Monday, September 14, 2020

Book Review: The Language of Flowers by Vanessa Diffenbaugh

  

What happens when a botanist gets her hand on a book about the meaning of flowers?  She gets one of her quickest reads in years.  

The Book:  The Language of Flowers by Vanessa Diffenbaugh is a novel about young Victoria, a girl who is in the foster care system in the San Francisco Bay Area.  The story follows her life from her adolescent years as a foster child, through her emancipation from foster care on to her young adult years.  Victoria was given up as an infant, and she then bounced around the foster care system for 18 years.  The descriptions of her experiences in various potential adoption situations, followed by her life as an adolescent and teen in group homes vividly portrays what many children in the foster care system experience.  

The story may resonate with me because it is set in San Francisco and in the North Coast viticultural area of California.  Victoria lives most of her childhood within the San Francisco Bay Area.  Her life really changes when a vineyard owner becomes her guardian.  The vineyard owner, Elizabeth, farms her own land and welcomes young Victoria into her home and teaches her all about grape growing.  Elizabeth also has an extensive lexicon of flowers, knowing the meaning of each flower in the garden.  Elizabeth finds an apt pupil in Victoria, and they form their own language of flowers during their evolving relationship.  

Victoria is a strong willed, and sometimes violent child who has a hard time finding a family that will become her adopted family.  She is taken in by Elizabeth, and almost becomes Elizabeth's daughter, but it doesn't happen.  You see the relationship build, but also how it is marred during their time together.  

Once Victoria turns 18 she is no longer a ward of the state, and she has to find her own way in the world.  Homeless in a park, she finds a job at a flower shop after she wows the owner with the exquisite and meaningful bouquets she presents to her.  Victoria is a natural florist, and can find the perfect flowers for every customer, for every situation and for every need.  Quickly she is indispensable at the flower shop and she is starting to establish herself as an adult in San Francisco.

Victoria does fall in love with someone who understands her affection for flowers.  They form a solid relationship.  All relationships are fraught with problems and misunderstandings, this one is no different.  The relationship is severed, suddenly, by Victoria, and you wonder how she is going to keep herself together.

Reconciliation does happen, on Victoria's terms, and her future happiness is probable.  Reading this story, I really appreciate that Vanessa Diffenbaugh does not paint a portrait of innocence and victimhood in her descriptions of Victoria.  She shows Victoria's faults as well as her talents.  

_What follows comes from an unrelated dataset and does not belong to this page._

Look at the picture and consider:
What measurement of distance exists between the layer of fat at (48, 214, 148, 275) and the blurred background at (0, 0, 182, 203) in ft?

The Botany:  This book talks about flowers and their meanings.  In Victorian times (it should be noted that our main character is Victoria) flowers and their secret meanings were used to communicate messages between people.  Flowers continue to communicate messages now.  Here are the flowers and their messages that I'm interpreting this this summer:  

Fennel = Strength.  Fennel is growing with abandon in my garden this year.  I spied a flock of goldfinches pecking out fennel seed yesterday, and fennel is a great habitat for Yellow Swallowtail Butterfly caterpillars.

Grapevine = Abundance.  With the grapevines being laden with fruit right now, you can see the abundance around you.

Oregano = Joy.  I have planted oregano in every incarnation of it this spring.  Variegated, Greek, Italian.  I hope it brings a lot of joy to my household.

Sage = Good Health and a Long Life.  My sages this year have been so drought tolerant and are thriving everywhere I have them in the garden.  I hope it signals good health and a long life for my family during the pandemic and afterwards.

Wheat = Prosperity.  At the beginning of the pandemic my straw bale sprouted and a small crop of wheat was soon flourishing by my compost pile.  

Scarlet Pimpernel = Change.  Every spring this flower finds itself in my garden, along my walkways and places where I least expect it.  I have a new patch of it coming up in a recently planted flowerbed.  I hope this brings good change.  We could all use it.  

Definitely a well written book.  The Language of Flowers was a fun discovery.